Tally up every line in the records beneath that has "vote", and write down only the total.

**MATERIAL FOR THE TASK:**
##########
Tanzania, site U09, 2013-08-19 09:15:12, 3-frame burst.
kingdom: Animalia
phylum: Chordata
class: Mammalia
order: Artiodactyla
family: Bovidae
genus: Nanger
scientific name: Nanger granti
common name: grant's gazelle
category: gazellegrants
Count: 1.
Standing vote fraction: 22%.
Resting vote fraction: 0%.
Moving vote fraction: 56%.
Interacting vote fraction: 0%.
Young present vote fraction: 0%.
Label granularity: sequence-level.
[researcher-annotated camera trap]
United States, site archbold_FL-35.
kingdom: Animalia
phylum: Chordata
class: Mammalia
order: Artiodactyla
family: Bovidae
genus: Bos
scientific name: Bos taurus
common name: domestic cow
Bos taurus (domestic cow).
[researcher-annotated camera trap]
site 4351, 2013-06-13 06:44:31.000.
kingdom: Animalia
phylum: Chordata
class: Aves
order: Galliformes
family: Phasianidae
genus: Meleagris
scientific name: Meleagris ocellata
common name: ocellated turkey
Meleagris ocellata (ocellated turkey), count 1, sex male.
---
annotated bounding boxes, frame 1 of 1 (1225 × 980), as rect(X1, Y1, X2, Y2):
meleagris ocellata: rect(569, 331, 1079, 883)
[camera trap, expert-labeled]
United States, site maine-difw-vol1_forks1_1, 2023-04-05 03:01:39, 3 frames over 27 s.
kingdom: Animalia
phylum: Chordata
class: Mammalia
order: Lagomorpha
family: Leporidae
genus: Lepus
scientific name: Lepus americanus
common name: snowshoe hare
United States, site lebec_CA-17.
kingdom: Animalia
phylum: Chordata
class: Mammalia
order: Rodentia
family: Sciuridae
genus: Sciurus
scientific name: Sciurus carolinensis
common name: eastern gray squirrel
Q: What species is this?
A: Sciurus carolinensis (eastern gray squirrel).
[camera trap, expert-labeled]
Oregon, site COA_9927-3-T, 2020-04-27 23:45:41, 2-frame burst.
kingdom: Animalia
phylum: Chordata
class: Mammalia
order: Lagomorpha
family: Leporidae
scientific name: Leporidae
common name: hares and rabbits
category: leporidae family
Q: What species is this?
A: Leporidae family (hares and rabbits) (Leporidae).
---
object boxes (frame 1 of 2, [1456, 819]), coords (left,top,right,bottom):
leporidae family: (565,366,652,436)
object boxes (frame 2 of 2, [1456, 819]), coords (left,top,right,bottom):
##########
**OUTPUT FOR THIS EXERCISE:** 5